I’ve never been fat. Nor have I ever been thin. Except when very, very much in love. I’m tall, from good old Nordic blonde, blue-eyed stock. But as the years advance, I’m no longer able hide the increasing bulges behind the jeans-wearing faux athletic appearance.
Don’t get me wrong, I’ve always kept myself fit. I was an early adopter of jogging, aerobics, then step aerobics. I try to do some kind of exercise twice a week and I couldn’t live without my weekly Pilates sessions.
But I love food. My family love food and we all cook. Now son’s at home from university, we prepare veritable feasts every night and sit together around the table, drinking wine as if we were all on holiday every day. This is lovely, of course it is, but it’s not doing my body shape any favours. The jeans are getting tighter and tighter. This is not a good look.
So a couple of weeks ago I decided I’d step up the gym sessions. But instead of losing weight, I’m gaining it. And no, it’s not muscle. It’s because my mind is also playing tricks on me. Due to the increased exercise I eat even more. And I cook even more calorific treats for us all.

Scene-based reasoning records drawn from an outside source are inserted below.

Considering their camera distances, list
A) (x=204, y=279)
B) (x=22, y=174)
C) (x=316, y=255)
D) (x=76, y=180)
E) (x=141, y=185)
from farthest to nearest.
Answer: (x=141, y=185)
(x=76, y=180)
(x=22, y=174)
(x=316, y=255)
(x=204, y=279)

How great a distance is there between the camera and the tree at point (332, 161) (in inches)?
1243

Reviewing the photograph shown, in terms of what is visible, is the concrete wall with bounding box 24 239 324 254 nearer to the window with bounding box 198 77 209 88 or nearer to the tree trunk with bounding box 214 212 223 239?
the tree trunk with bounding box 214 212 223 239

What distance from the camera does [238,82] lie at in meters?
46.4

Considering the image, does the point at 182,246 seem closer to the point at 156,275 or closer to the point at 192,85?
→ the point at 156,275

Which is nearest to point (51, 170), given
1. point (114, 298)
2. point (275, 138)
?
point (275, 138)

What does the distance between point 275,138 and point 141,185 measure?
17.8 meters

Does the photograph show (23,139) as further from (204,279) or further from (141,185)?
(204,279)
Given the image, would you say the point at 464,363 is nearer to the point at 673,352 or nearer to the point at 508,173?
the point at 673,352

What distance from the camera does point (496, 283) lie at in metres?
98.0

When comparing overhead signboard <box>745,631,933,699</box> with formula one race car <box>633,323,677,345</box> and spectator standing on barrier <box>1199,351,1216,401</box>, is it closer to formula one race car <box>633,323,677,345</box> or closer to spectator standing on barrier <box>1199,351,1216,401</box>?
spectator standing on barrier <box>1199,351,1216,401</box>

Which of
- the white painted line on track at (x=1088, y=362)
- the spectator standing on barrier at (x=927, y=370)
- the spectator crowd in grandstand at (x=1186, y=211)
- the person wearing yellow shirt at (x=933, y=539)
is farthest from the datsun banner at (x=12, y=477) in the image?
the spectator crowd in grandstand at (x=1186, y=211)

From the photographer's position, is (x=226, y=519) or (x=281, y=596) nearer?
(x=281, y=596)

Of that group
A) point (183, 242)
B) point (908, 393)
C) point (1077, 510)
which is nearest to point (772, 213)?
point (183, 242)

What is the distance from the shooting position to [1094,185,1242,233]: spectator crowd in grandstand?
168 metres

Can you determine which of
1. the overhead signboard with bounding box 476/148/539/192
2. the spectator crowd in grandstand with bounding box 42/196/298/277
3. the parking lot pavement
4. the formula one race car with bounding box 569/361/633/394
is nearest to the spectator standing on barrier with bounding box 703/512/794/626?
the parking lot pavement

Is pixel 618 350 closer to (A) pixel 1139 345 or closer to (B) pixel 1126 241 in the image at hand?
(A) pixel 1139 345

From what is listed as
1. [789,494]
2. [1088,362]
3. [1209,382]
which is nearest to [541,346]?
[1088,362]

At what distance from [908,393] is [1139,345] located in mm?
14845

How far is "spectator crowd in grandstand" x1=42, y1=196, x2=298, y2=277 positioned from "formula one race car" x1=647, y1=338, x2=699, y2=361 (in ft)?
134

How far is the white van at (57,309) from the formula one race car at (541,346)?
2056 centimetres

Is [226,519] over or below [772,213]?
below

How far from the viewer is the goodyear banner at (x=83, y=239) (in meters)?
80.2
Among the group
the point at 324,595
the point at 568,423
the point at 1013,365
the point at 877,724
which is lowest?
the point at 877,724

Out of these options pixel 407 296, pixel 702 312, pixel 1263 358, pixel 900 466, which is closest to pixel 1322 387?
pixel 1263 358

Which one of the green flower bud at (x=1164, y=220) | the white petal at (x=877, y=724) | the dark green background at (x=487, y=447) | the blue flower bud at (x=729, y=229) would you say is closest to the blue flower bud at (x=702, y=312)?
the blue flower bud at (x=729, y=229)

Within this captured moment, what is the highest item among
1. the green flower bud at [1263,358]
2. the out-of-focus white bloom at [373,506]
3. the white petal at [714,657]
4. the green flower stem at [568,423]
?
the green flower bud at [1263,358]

Like the blueberry pie above. It’s divine, especially with strong, black coffee. And, as I told myself when I made it and later when devouring it, the blueberries are good for you.
All I hope is that when son leaves us for his brilliant career in London, and daughter starts her gap year in Finland, I will not be able to justify the baking of cinnamon buns, blueberry pie, home made pasta or Dauphinoise potatoes anymore and will lose my appetite as I pine for my grown up brood.